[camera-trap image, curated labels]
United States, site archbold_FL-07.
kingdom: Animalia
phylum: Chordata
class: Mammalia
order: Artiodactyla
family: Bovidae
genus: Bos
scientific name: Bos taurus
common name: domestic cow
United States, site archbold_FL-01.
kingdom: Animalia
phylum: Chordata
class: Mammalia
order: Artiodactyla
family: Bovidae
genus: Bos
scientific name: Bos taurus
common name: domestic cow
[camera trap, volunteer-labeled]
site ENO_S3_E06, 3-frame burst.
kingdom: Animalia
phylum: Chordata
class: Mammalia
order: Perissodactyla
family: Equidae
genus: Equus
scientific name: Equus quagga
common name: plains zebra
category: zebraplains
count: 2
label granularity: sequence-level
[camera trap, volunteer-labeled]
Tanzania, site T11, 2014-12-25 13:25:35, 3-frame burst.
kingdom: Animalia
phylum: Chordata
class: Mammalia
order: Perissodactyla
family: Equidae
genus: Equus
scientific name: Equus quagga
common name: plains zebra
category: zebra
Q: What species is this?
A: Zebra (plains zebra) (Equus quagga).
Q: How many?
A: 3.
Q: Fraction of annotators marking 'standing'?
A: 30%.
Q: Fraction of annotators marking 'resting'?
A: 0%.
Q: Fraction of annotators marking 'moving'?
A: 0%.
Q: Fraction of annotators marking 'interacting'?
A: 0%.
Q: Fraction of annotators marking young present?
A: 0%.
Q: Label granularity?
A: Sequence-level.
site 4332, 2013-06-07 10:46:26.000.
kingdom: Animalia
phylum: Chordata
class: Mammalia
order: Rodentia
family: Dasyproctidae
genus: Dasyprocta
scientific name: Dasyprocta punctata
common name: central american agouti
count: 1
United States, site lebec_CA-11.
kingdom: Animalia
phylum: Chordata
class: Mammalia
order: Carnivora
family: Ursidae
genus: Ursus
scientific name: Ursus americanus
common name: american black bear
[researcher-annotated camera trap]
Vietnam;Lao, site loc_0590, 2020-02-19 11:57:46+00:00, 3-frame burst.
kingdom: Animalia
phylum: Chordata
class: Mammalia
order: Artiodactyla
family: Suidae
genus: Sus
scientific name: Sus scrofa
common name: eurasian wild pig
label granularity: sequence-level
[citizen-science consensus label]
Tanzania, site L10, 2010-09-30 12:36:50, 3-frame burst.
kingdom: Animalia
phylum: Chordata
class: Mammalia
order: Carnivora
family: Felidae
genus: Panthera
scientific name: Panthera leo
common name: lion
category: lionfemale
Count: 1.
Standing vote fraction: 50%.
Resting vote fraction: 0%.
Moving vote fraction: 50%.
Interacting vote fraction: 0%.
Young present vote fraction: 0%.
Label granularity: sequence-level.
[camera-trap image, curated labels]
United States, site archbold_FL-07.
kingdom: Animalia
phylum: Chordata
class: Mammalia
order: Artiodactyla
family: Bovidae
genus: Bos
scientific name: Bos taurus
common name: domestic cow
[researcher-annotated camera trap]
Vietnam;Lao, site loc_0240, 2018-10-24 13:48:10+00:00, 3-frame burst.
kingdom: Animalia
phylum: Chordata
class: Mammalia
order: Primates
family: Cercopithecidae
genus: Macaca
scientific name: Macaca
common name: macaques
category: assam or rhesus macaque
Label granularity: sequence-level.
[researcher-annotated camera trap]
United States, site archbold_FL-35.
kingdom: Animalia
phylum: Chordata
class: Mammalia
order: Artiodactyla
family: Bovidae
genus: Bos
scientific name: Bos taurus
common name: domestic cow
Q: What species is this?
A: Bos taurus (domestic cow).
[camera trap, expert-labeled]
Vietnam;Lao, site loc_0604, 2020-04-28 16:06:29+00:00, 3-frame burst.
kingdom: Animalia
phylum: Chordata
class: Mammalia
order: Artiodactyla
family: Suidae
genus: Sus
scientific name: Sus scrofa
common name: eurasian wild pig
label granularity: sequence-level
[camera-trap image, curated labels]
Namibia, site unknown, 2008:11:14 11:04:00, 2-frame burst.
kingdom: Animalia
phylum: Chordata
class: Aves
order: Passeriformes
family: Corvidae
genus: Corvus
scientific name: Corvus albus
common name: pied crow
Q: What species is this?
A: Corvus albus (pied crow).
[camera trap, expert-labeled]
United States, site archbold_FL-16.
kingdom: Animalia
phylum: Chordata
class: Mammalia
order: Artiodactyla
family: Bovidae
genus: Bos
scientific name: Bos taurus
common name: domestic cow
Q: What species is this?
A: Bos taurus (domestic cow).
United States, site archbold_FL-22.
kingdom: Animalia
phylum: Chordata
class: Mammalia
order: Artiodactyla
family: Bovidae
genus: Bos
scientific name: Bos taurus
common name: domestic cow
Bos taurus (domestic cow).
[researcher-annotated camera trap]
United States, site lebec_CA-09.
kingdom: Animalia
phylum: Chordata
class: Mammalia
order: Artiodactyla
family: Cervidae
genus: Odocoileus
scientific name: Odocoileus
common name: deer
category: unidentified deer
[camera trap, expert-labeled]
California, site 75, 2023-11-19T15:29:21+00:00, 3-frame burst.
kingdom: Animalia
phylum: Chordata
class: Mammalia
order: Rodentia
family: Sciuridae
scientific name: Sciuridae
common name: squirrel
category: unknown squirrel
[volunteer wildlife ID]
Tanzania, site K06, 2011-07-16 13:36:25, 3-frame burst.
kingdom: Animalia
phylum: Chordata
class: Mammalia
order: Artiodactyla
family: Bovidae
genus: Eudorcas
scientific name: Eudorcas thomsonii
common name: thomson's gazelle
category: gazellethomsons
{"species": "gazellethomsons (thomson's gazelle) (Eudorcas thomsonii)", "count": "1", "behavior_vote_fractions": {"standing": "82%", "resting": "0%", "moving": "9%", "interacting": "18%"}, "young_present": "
☆ ☆ ☆ ☆ ☆ ☆ ☆
_Exercise requirements:_ Your reply should be the number of lines in the listing above that contain "annotators", with nothing added.

_Problem solution:_ 5